The banks of the Shannon, says the Limerick Chronicle, are inexhaustible in providing sustenance, not only for the natives, but our constant customer, John Bull. Salmon has for some time been an article of profitable export to the English market; but what will the public think of that cheaper and more abundant dainty — eels?

There are 10 tons of this prolific fish now in tanks at Killaloe, awaiting a conveyance to London; and a vessel adapted for the trade will take on board from this port in the ensuing week 40 tons of eels for the London Market.

Ipswich Journal 26 October 1844

While you’ve nothing else to do …

I came across a quiz I compiled in 2004 for the Athy Water Festival. Q6 no longer applies and I can’t guarantee that all of the others are still true, but here is it anyway.

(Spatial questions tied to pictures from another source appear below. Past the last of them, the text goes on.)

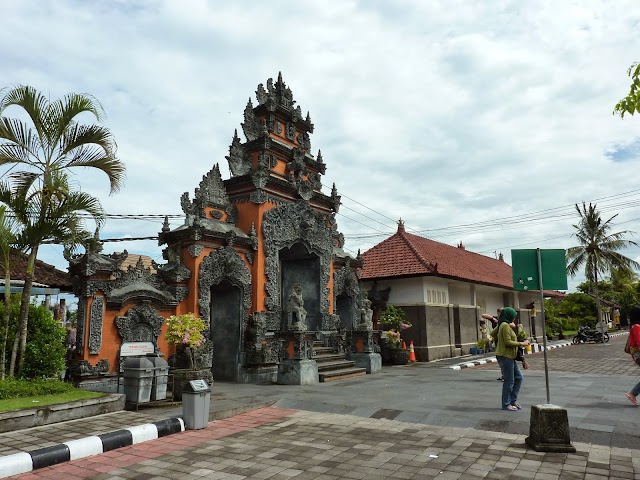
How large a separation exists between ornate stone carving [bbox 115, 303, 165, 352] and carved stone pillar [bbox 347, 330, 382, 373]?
6.51 meters

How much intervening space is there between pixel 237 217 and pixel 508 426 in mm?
9575

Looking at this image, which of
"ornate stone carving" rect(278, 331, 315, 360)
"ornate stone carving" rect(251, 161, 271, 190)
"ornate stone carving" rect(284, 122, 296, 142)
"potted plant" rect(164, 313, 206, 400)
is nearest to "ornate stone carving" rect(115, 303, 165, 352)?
"potted plant" rect(164, 313, 206, 400)

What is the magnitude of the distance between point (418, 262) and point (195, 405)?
44.5 feet

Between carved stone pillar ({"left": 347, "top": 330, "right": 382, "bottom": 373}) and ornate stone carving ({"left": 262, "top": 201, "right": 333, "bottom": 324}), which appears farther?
carved stone pillar ({"left": 347, "top": 330, "right": 382, "bottom": 373})

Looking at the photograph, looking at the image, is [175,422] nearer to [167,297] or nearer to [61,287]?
[167,297]

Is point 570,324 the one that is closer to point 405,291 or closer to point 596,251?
point 596,251

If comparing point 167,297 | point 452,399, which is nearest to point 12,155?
point 167,297

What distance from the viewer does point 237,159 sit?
14766 mm

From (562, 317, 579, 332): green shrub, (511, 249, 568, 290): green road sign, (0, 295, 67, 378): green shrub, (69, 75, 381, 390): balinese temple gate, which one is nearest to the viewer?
(511, 249, 568, 290): green road sign

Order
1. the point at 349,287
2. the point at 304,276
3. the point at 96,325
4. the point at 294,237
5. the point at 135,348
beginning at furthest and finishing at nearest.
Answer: the point at 349,287 < the point at 304,276 < the point at 294,237 < the point at 135,348 < the point at 96,325

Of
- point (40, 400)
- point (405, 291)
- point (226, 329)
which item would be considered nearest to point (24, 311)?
point (40, 400)

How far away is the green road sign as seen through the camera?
21.0ft

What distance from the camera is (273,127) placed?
15602mm

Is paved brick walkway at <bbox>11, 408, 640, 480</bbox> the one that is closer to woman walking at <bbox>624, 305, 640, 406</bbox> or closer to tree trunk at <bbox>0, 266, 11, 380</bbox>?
woman walking at <bbox>624, 305, 640, 406</bbox>
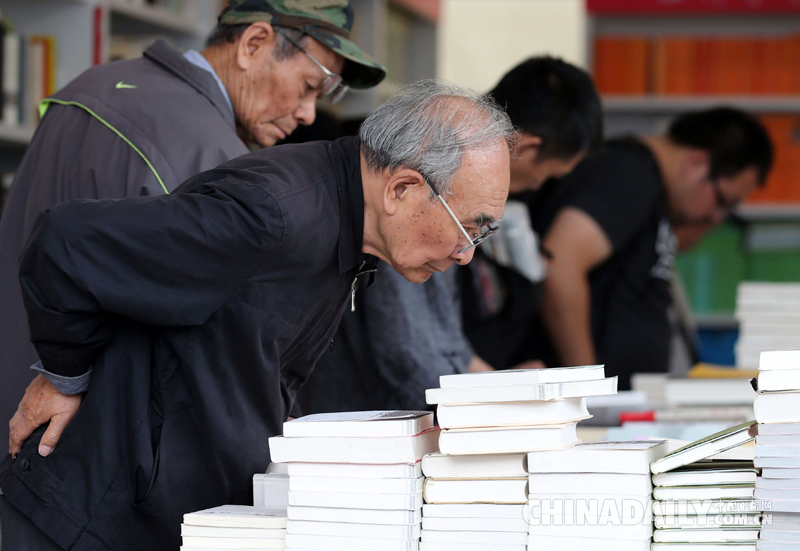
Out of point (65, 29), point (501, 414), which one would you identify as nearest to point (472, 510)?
point (501, 414)

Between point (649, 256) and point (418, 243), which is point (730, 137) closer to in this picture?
point (649, 256)

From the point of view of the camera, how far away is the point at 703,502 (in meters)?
1.13

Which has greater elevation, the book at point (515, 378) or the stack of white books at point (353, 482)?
the book at point (515, 378)

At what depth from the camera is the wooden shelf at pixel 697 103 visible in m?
4.32

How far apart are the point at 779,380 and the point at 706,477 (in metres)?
0.15

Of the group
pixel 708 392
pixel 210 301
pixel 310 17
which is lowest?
pixel 708 392

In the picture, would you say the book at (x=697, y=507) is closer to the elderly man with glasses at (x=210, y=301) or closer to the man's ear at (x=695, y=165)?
the elderly man with glasses at (x=210, y=301)

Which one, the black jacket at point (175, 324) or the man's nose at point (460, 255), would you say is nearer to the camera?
the black jacket at point (175, 324)

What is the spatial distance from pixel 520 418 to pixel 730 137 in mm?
2339

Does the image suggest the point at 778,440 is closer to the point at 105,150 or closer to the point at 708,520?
the point at 708,520

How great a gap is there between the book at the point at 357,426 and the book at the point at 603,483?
20 centimetres

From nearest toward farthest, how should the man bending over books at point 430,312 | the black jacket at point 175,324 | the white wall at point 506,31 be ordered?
the black jacket at point 175,324, the man bending over books at point 430,312, the white wall at point 506,31

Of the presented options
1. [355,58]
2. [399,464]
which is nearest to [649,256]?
[355,58]

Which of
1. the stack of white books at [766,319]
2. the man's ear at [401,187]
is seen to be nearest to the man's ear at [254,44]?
the man's ear at [401,187]
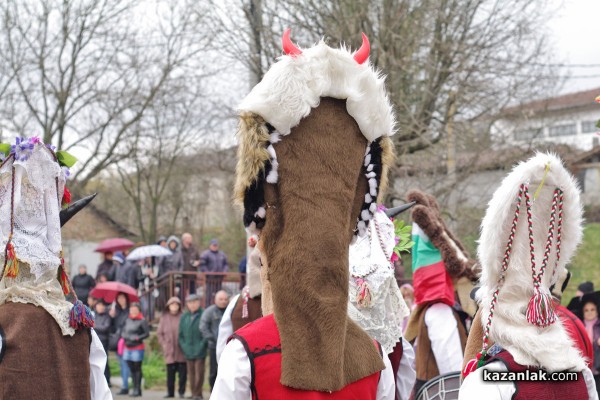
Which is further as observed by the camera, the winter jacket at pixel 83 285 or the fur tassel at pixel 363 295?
the winter jacket at pixel 83 285

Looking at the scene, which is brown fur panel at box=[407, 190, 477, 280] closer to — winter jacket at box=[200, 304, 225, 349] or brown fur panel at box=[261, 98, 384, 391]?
brown fur panel at box=[261, 98, 384, 391]

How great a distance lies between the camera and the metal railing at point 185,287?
55.1ft

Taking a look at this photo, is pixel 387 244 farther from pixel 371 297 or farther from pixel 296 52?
pixel 296 52

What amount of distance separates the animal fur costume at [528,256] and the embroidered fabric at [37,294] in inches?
87.4

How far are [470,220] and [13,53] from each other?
502 inches

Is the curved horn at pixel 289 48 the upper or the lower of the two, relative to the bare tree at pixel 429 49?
lower

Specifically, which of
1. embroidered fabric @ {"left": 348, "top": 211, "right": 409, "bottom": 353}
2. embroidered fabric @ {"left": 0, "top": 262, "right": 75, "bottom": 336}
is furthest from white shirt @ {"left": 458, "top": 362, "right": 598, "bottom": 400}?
embroidered fabric @ {"left": 348, "top": 211, "right": 409, "bottom": 353}

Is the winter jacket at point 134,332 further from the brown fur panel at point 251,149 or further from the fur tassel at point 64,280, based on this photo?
the brown fur panel at point 251,149

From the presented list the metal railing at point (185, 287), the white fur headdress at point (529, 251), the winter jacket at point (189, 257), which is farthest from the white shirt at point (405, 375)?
the winter jacket at point (189, 257)

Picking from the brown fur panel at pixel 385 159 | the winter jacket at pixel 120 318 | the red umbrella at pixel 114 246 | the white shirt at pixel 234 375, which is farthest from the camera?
the red umbrella at pixel 114 246

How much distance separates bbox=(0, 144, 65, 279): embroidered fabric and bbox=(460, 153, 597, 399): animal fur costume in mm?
2396

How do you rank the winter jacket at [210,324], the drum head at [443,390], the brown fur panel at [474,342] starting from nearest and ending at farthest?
the brown fur panel at [474,342] → the drum head at [443,390] → the winter jacket at [210,324]

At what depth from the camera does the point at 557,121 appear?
1853 cm

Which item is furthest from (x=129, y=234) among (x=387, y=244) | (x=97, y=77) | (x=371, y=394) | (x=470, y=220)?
(x=371, y=394)
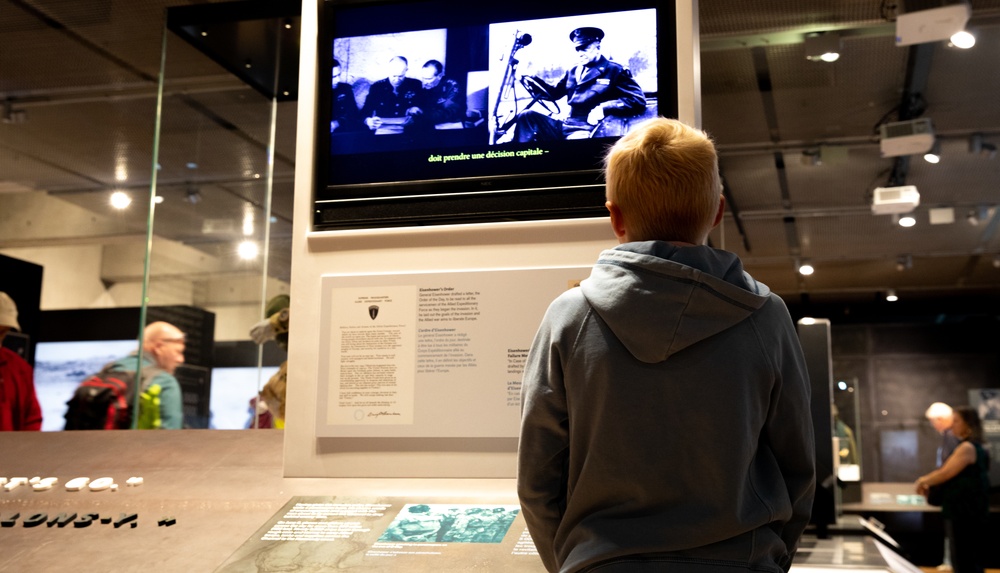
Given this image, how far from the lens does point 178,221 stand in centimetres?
520

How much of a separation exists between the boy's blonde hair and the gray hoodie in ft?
0.18

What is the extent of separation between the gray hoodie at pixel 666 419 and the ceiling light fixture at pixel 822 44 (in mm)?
4971

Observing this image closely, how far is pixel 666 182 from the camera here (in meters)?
1.43

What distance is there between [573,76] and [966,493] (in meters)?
7.42

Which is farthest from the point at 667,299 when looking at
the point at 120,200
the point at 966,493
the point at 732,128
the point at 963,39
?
the point at 120,200

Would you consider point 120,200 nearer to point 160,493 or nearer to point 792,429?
point 160,493

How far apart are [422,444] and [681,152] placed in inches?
47.9

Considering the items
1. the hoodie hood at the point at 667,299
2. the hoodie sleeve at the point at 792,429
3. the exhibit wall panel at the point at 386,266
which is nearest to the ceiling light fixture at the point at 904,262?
the exhibit wall panel at the point at 386,266

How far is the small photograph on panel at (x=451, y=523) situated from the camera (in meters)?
1.97

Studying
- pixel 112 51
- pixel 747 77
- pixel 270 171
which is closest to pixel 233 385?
pixel 270 171

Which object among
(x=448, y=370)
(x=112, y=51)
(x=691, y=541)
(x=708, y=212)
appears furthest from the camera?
(x=112, y=51)

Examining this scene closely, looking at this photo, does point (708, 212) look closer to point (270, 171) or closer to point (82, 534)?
point (82, 534)

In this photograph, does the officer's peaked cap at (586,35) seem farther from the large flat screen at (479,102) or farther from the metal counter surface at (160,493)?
the metal counter surface at (160,493)
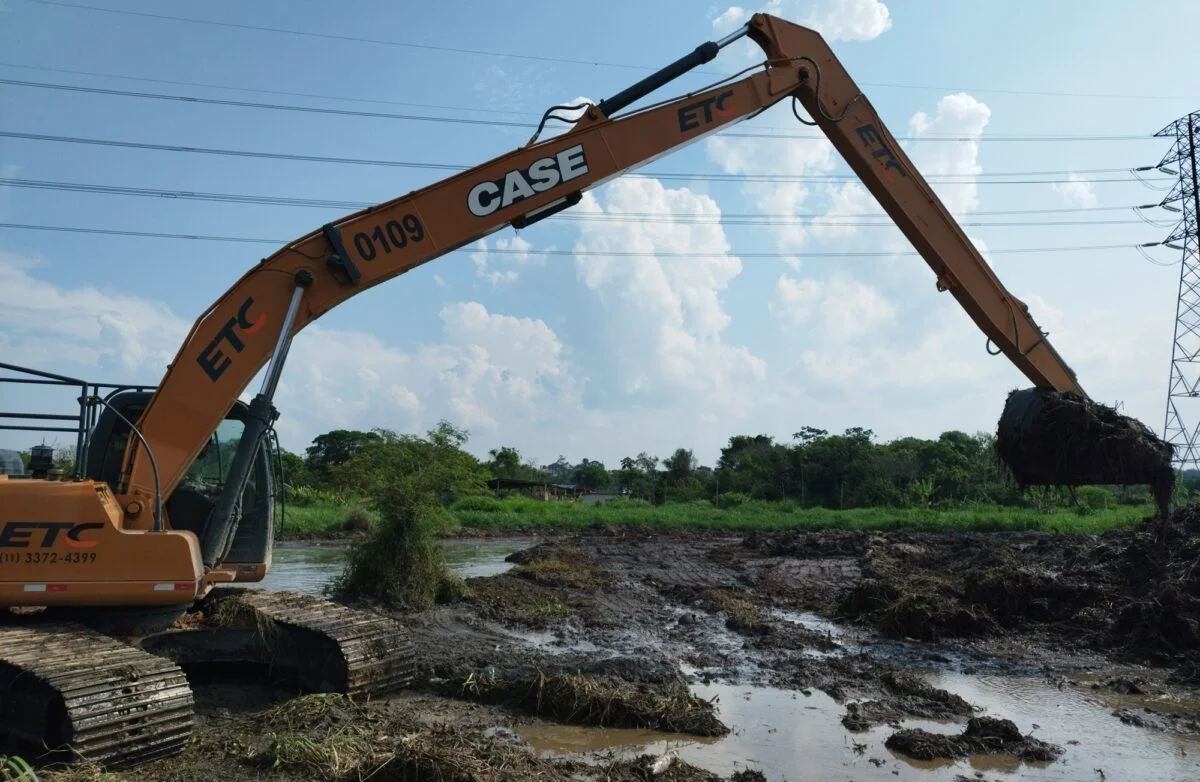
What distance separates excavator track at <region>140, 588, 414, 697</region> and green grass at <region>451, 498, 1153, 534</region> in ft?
81.2

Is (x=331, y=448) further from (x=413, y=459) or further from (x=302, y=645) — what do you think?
(x=302, y=645)

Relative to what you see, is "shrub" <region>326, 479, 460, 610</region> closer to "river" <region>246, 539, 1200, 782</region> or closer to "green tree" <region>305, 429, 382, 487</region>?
"river" <region>246, 539, 1200, 782</region>

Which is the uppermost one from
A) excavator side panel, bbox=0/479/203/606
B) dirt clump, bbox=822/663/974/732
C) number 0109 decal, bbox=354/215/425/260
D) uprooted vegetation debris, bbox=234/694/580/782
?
number 0109 decal, bbox=354/215/425/260

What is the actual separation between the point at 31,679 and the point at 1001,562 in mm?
14729

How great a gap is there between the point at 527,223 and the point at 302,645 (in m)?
4.06

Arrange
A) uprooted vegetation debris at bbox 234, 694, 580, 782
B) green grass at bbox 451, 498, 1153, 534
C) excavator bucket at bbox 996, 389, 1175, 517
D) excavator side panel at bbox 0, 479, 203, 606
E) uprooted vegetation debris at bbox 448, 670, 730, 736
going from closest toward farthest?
uprooted vegetation debris at bbox 234, 694, 580, 782, excavator side panel at bbox 0, 479, 203, 606, uprooted vegetation debris at bbox 448, 670, 730, 736, excavator bucket at bbox 996, 389, 1175, 517, green grass at bbox 451, 498, 1153, 534

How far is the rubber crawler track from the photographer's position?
690 cm

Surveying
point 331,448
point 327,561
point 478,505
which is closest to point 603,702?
point 327,561

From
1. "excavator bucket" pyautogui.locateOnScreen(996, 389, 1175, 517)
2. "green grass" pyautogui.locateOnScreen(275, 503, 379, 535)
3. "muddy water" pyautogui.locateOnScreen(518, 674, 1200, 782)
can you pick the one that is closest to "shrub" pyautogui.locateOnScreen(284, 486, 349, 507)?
"green grass" pyautogui.locateOnScreen(275, 503, 379, 535)

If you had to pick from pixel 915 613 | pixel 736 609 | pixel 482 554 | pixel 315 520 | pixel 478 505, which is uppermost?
pixel 478 505

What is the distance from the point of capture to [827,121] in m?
9.37

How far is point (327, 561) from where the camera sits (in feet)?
65.0

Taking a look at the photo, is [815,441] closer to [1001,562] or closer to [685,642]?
[1001,562]

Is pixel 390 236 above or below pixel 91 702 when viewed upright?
above
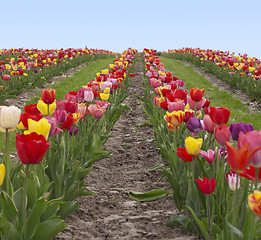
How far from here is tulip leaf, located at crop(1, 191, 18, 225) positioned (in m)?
2.01

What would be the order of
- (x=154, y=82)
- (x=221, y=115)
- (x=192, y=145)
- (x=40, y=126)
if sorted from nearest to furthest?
1. (x=40, y=126)
2. (x=192, y=145)
3. (x=221, y=115)
4. (x=154, y=82)

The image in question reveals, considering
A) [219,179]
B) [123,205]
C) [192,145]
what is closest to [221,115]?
[192,145]

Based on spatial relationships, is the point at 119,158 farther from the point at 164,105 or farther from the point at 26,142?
the point at 26,142

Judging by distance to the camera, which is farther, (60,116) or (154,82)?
(154,82)

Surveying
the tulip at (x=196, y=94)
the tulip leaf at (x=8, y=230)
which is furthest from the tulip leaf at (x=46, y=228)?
the tulip at (x=196, y=94)

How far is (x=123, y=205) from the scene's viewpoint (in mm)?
3760

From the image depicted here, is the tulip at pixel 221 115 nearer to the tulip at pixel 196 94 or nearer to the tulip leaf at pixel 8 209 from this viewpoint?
the tulip at pixel 196 94

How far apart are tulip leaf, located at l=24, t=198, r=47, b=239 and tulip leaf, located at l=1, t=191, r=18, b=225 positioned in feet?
0.31

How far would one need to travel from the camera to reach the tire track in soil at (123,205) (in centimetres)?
310

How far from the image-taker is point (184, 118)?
3.39m

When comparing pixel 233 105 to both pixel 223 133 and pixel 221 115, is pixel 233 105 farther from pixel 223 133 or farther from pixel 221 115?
pixel 223 133

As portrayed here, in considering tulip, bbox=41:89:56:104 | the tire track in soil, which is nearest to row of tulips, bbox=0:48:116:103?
the tire track in soil

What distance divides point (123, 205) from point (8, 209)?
1.87 metres

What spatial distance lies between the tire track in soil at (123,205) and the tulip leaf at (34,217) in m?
0.76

  1. What is the taste of the town where a doleful damsel laments her armless boneless chickenless egg?
  2. What armless legless Barrow man did not have to be put out with a bowl to beg but was an enlightened landlord, “a Member of Parliament, Lord Lieutenant of the County Carlow, Member of the Privy Council of Ireland, magistrate, world traveller, yachtsman, sometime dispatch rider in the East India service, crack shot, keen fisherman” and  “a terror with the ladies”?
  3. What are the names of the aqueducts immediately above and below Vicarstown?
  4. What is the only Barrow lock with no corresponding weir?
  5. Where did the now-derelict canal branch from Monasterevan go to?
  6. What beer is named after a Barrow saint? [Carlow Brewing Company used to have a red ale named St Moling’s]
  7. How many bollards are there on each side of Lock 28 on the Barrow Line? [Maybe the number has changed since 2004]
  8. What is the name of the double lock on the Barrow?
  9. “A swan goes by head low with many apologies
    Fantastic light looks through the eyes of bridges
    And look! a barge comes bringing from Athy
    And other far-flung towns mythologies.” Said who?
  10. What two rivers enter the Barrow between Maganey and Bestfield Locks?

Tie-breaker: (a) Who composed “Five Locks on the Barrow”? (b) What are the five locks?